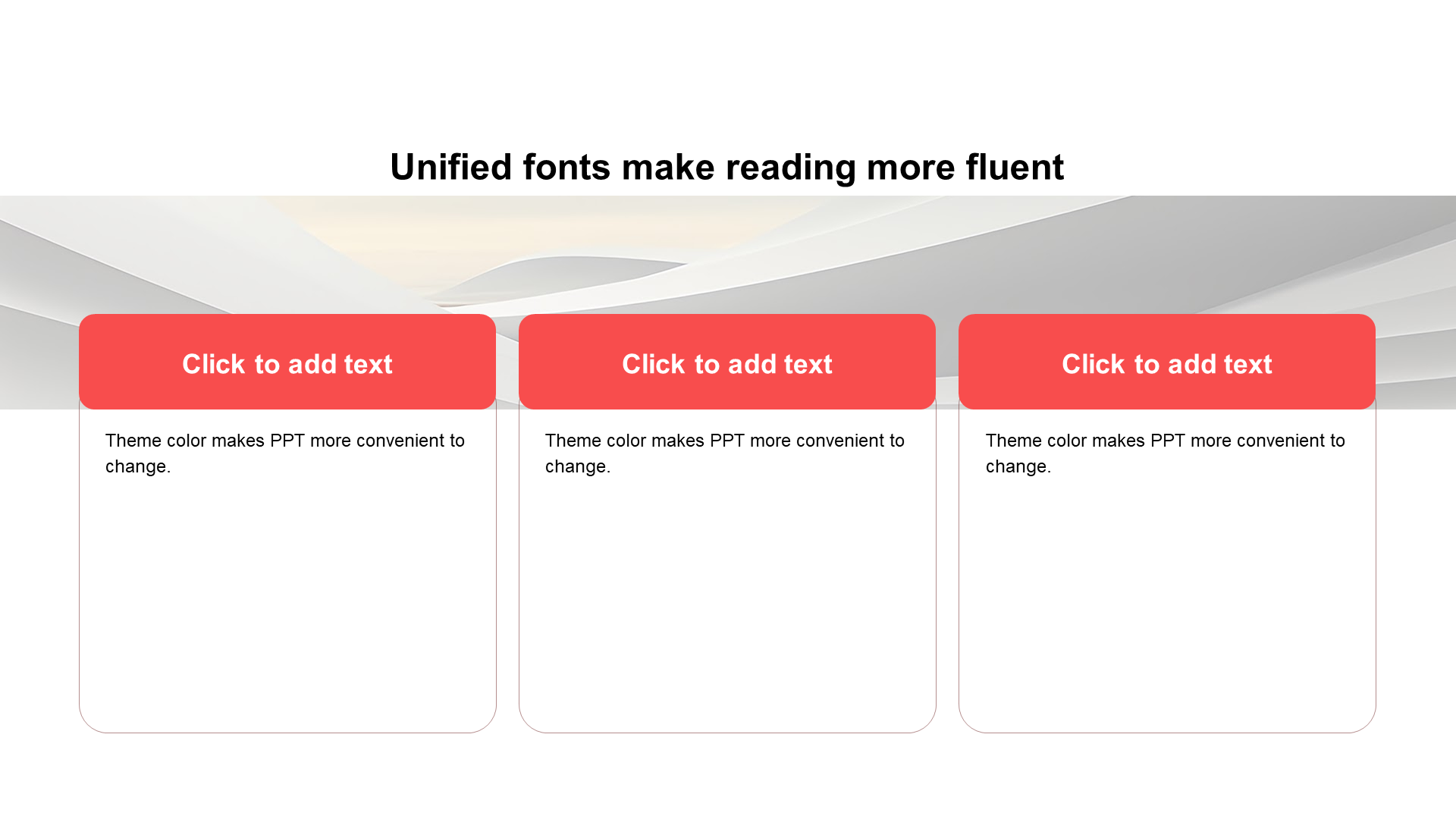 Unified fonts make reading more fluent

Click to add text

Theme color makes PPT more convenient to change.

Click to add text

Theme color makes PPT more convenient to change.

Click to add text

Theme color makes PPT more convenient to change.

---

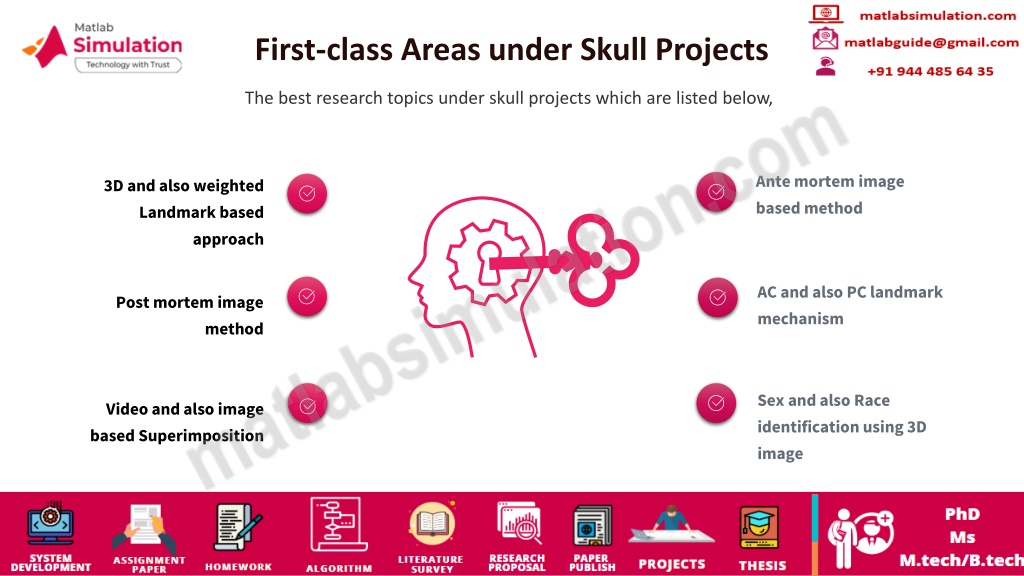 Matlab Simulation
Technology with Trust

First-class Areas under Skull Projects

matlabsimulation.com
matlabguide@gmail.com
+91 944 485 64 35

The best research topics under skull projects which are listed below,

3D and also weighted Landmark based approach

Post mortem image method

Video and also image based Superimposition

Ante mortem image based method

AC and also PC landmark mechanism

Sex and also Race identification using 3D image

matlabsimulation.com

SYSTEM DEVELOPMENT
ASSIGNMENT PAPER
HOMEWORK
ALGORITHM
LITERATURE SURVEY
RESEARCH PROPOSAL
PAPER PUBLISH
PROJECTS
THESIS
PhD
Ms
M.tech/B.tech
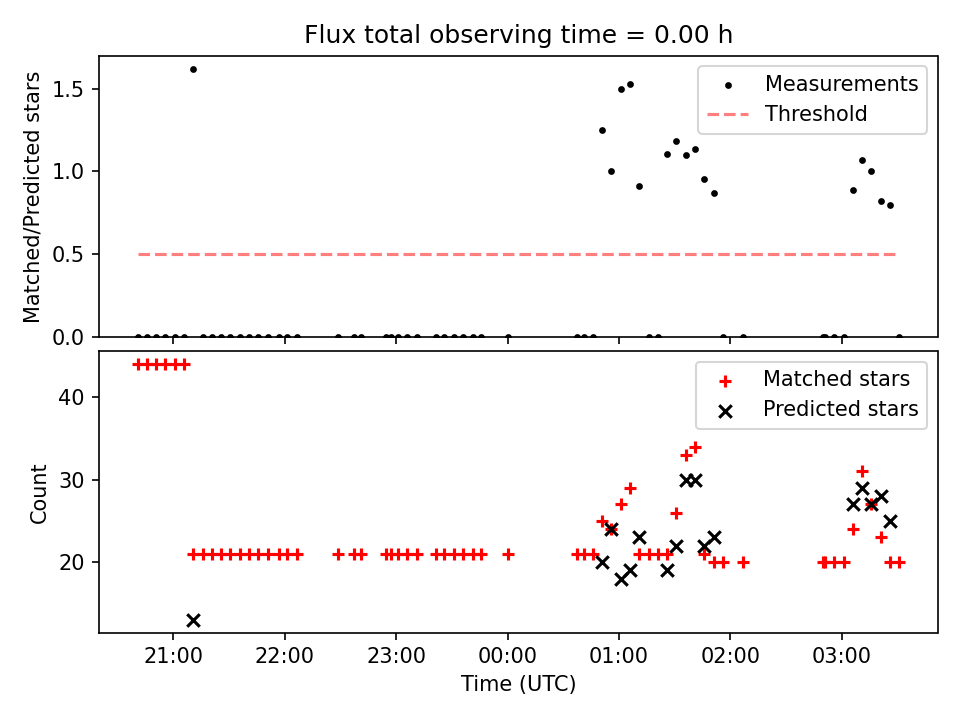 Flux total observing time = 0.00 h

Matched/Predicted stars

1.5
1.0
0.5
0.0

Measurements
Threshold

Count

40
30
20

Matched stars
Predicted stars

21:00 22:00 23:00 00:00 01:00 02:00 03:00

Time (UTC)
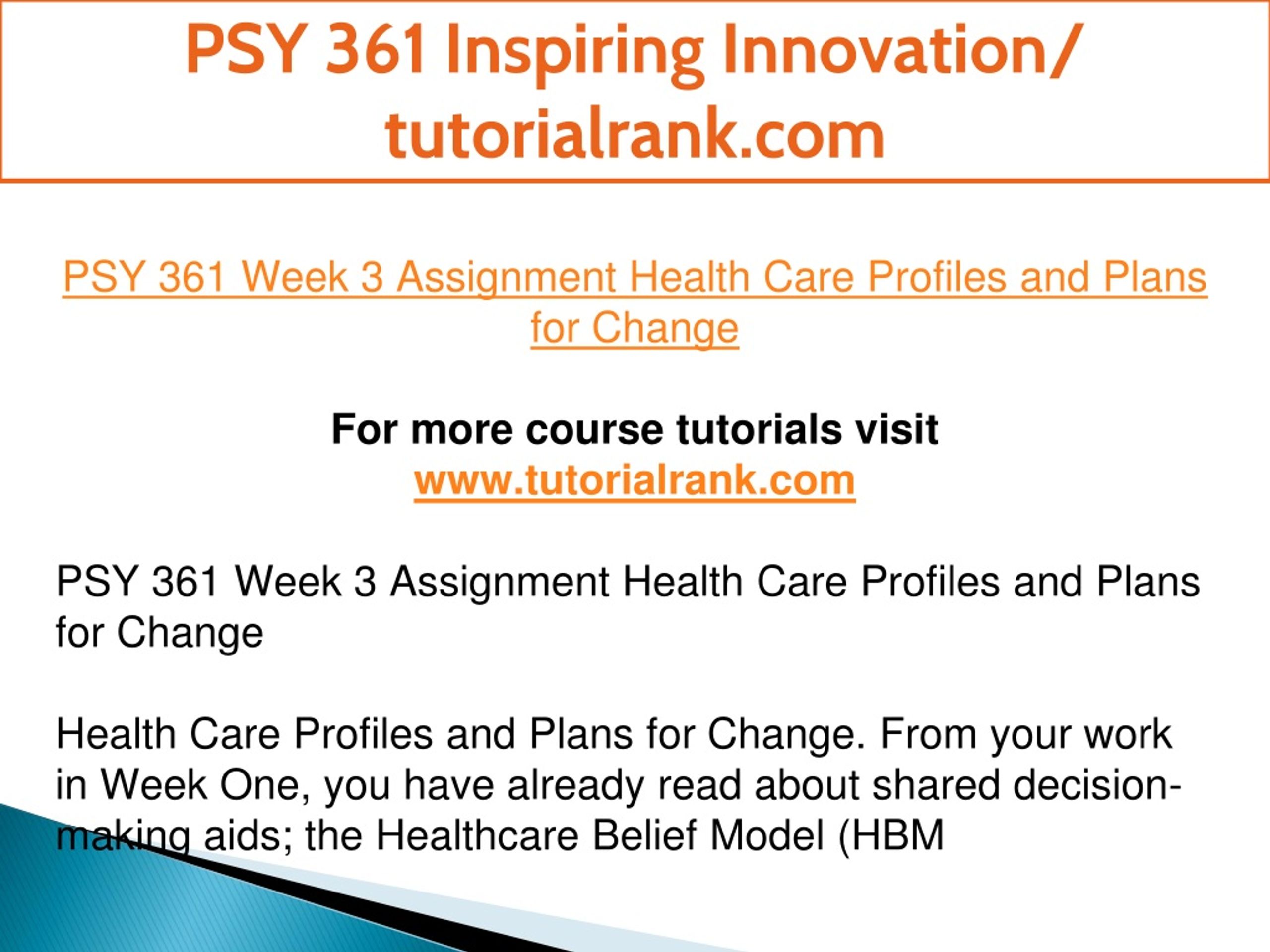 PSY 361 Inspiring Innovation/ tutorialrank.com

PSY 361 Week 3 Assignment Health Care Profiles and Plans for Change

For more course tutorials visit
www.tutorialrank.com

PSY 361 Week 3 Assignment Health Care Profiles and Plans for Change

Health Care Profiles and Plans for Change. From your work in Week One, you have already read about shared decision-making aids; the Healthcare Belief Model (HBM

---

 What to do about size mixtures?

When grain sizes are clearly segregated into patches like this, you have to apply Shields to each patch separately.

» **Try it**:
Search the data above for the string "method" and copy each line that has it.

» **Answer to this exercise**:
Post mortem image method
Ante mortem image based method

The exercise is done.